Not long ago, Ukraine was one of the hottest spots in emerging markets, posting returns of 24 percent on its dollar-denominated notes in 2012 and luring foreign firms led by Franklin Resources Inc. Those returns turned negative last year as the tug of war over Ukraine spurred unprecedented protests.
The value of stocks traded on the Ukrainian Exchange has dropped 27 percent this year to 970 million hryvnia ($91 million), according to data on the bourse’s website. The benchmark equity gauge is up 9.3 percent over the past year after tumbling 69 percent the previous two years.
Regulated corporate-bond trading slumped to 111 million hryvnia, about a quarter of the volume from the same period of last year, while trade in local-currency government bonds amounted to 27 million hryvnia, the data show.
The price of Ukraine’s 2023 dollar bond swung more than 2 percent on one in every four trading days this year, compared with about one in 17 days last year, according to data compiled by Bloomberg. The notes advanced to 86.26 cents on the dollar at 3:13 p.m. in Kiev, curbing the yield to 9.82 percent, the lowest since March 5, the data show.
“Eight years at Dragon and I’ve never had to deal with this level of stress before,” Bagnenko said.
Franklin Templeton, whose $190 billion global bond group is overseen by Michael Hasenstab, has boosted holdings of Ukrainian government bonds to $7.3 billion, according to data from the asset manager’s most recent filings compiled by Bloomberg.
“The Templeton Global Bond group has the size to make what may seem like overall large investments in a single country,” Adnan Abdel-Razzak, a Dubai-based spokesman for the firm, said by e-mail yesterday. He declined to comment on the company’s view on its Ukraine investment or its latest holdings.
While the burning piles of tires have been extinguished in Kiev and snipers no longer target protesters from rooftops, Bagnenko is continuing to work against a backdrop of waning investor sentiment that underscores his country’s economic and political fragility. Ukraine’s leaders are lobbying for aid from the International Monetary Fund, the European Union and the U.S.
Ukraine, which has $10 billion in foreign debt payments to make this year, has seen its currency reserves dwindle by about 50 percent over the last two years to $15.4 billion on Feb. 28.

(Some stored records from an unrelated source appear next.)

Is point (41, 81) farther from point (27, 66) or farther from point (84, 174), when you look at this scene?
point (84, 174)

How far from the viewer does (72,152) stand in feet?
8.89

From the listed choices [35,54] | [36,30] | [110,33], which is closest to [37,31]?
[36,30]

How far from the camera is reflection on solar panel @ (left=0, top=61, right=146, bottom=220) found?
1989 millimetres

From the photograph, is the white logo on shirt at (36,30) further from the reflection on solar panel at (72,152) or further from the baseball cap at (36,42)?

The IMF is making “significant” progress in aid talks with the government in Kiev, the lender said on March 20. The fund will complete its mission to Kiev today after talks with Premier Arseniy Yatsenyuk, Deputy Foreign Minister Danylo Lubkivsky told reporters.
Daily bond moves will prove hard to assess until the country’s political environment stabilizes, according to Simon Quijano-Evans, the London-based head of emerging-market research at Commerzbank AG.
“We can’t talk about short-term gains on bonds for whatever reason,” Quijano-Evans said by e-mail on March 21. “The recent history of Ukrainian bonds has been a roller-coaster ride that is reflective of a non-functioning economic and political backdrop.”
Bagnenko said he supported the ouster of President Viktor Yanukovych, who fled to Russia after more than 100 people died around Kiev’s Maidan, or Independence Square, last month. He and his colleagues at Dragon Capital went through the barricades on Khreshchatyk Street to show their support for the protesters who have camped in a makeshift tent city since November.
“There were days of trading all day in a market in free-fall, and then heading out to Maidan to show solidarity with the protesters at night,” Bagnenko said. “I’d come home smelling of smoke from the camp fires, only to go to sleep and start it all again.”